Students in China have turned to coding messages onto the Ethereum blockchain in order to join the international #MeToo movement, evading the countries internet censorship.
As reported by Quartz on Tuesday, Chinese internet users have been subject to social media posts relating to the#MeToo removed from websites such asWeChat and Weibo in recent weeks. Activists have been turning to the tamper-proof Ethereum blockchain instead to express their solidarity.
It began with an anonymous address on the blockchain posting itself a transaction on 23 April, holding code that contained the text of an open letter inspired by the #MeToo movement that had been censored. The contents are now permanently stored in the public domain.
The letter was written by Yue Xin, a student from Peking University. It describes the unfair nature of treatment she received from the university when she attempted to launch a petition over a case of sexual harassment that took place at the institution two decades ago, that had resulted in the suicide of a female student.
Since her original transaction, more supporters have joined posting on the Ethereum blockchain.
Students from at least three different universities have coded their support, one writing “Disappointed by the official statement of Peking University, hope PKU will not stand on the wrong side of this issue.
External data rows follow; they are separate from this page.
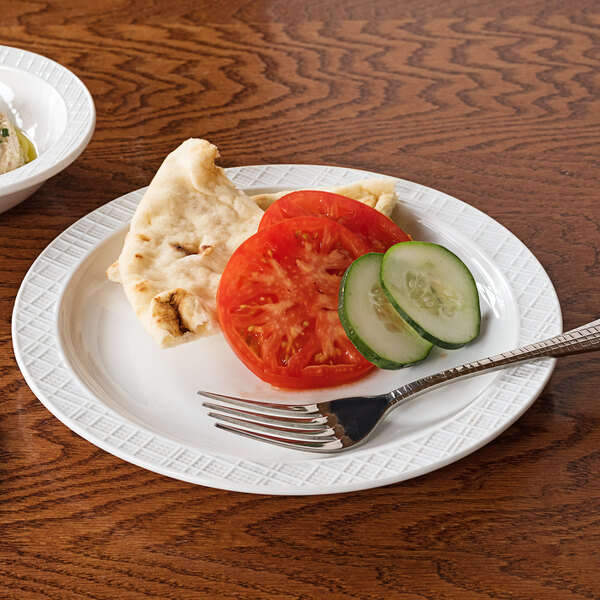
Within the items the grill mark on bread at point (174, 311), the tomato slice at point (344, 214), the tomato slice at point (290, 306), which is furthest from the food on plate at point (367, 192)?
the grill mark on bread at point (174, 311)

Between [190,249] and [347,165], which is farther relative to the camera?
[347,165]

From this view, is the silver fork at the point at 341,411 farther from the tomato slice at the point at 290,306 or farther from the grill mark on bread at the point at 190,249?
the grill mark on bread at the point at 190,249

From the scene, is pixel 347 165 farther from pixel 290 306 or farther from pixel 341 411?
pixel 341 411

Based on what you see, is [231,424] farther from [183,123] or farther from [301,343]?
[183,123]

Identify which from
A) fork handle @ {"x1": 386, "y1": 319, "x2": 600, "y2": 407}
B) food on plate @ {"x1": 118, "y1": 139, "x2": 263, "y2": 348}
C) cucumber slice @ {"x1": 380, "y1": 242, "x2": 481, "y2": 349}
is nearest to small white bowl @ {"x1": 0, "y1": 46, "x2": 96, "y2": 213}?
food on plate @ {"x1": 118, "y1": 139, "x2": 263, "y2": 348}

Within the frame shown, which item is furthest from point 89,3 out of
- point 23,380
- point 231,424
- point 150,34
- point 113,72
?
point 231,424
Keep strong! – Anonymous, in Tsinghua University,”.
Further messages from China’s Sun Yat Sen University and Xi’an Eurasia University have been sent, reading ”We should not be silent – we are from Xi’an Eurasia University”, and “We are willing to support you and we are from Sun Yat Sen University”.
While the blockchain has permanently documented all of these statements, China’s most dominant messaging app WeChat has blocked access to the blockchain transactions page on etherscan.io that would allow users to view the messages.
However, as these activists have proven, there are ways to avoid internet censorship, an ethic encapsulated by cryptocurrency blockchains.